• [Study text]
I was grepping for a particular process say 'Sync' in my process listing
$ ps -ef | grep Sync
testuser 26057 1 0 06:21 ? 00:00:00 /opt/nms/ety_master Sync -c 10
testuser 26066 1 0 06:21 ? 00:00:00 /opt/nms/ety_master Sync -c 14
testuser 26067 1 0 06:21 ? 00:00:00 /opt/nms/ety_master Sync -c 22
testuser 26266 23299 0 06:21 pts/3 00:00:00 grep Sync
The 'grep' from the above listing can be removed by using a regular expression:
$ ps -ef | grep [S]ync
testuser 26057 1 0 06:21 ? 00:00:00 /opt/nms/ety_master Sync -c 10
testuser 26066 1 0 06:21 ? 00:00:00 /opt/nms/ety_master Sync -c 14
testuser 26067 1 0 06:21 ? 00:00:00 /opt/nms/ety_master Sync -c 22
I wrote a one liner which basically extracts the PIDs from the above output and then kill them.

• [Required tasks]
A: Summarize the process-listing text in two sentences.
B: In the process-listing text, update the stretch from "I was grepping" through "then kill them." so that "testuser" becomes "opsuser".

[Rows from a dataset]
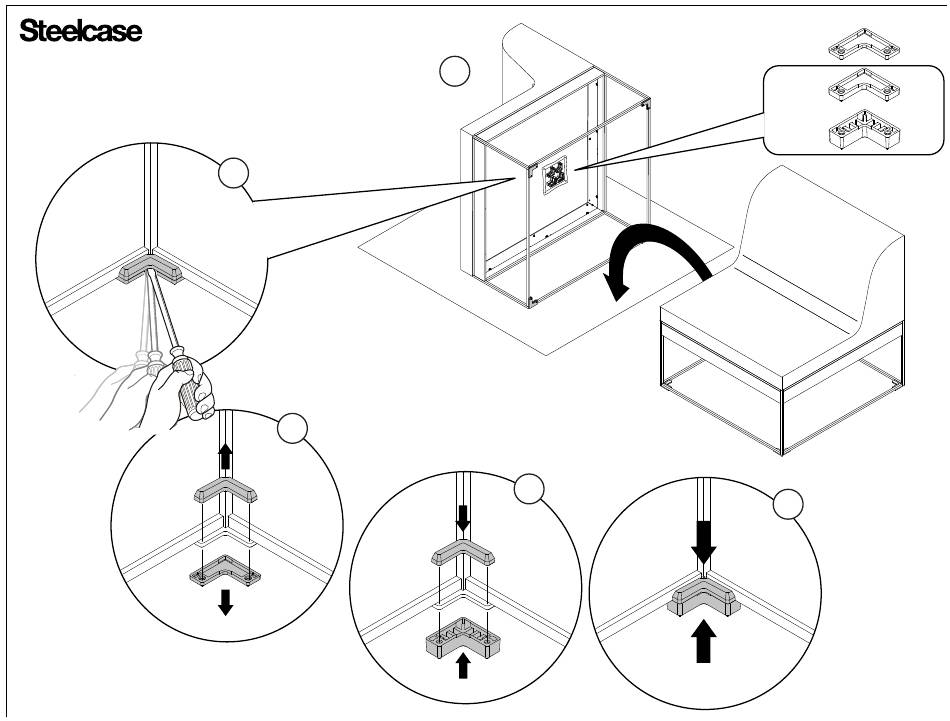 Steelcase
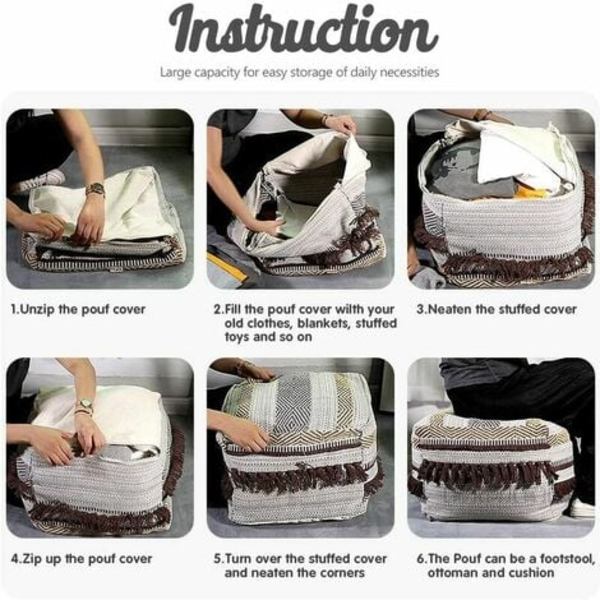 Instruction

Large capacity for easy storage of daily necessities

1.Unzip the pouf cover

2.Fill the pouf cover with your old clothes, blankets, stuffed toys and so on

3.Neaten the stuffed cover

4.Zip up the pouf cover

5.Turn over the stuffed cover and neaten the corners

6.The Pouf can be a footstool, ottoman and cushion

• [Solved tasks]
A: When the writer grepped the process listing for 'Sync', the output showed three ety_master processes and also the grep command itself. Using the regular expression [S]ync removed the grep line, and the writer then wrote a one-liner that extracts the PIDs from that output and kills them.

B:
I was grepping for a particular process say 'Sync' in my process listing
$ ps -ef | grep Sync
opsuser 26057 1 0 06:21 ? 00:00:00 /opt/nms/ety_master Sync -c 10
opsuser 26066 1 0 06:21 ? 00:00:00 /opt/nms/ety_master Sync -c 14
opsuser 26067 1 0 06:21 ? 00:00:00 /opt/nms/ety_master Sync -c 22
opsuser 26266 23299 0 06:21 pts/3 00:00:00 grep Sync
The 'grep' from the above listing can be removed by using a regular expression:
$ ps -ef | grep [S]ync
opsuser 26057 1 0 06:21 ? 00:00:00 /opt/nms/ety_master Sync -c 10
opsuser 26066 1 0 06:21 ? 00:00:00 /opt/nms/ety_master Sync -c 14
opsuser 26067 1 0 06:21 ? 00:00:00 /opt/nms/ety_master Sync -c 22
I wrote a one liner which basically extracts the PIDs from the above output and then kill them.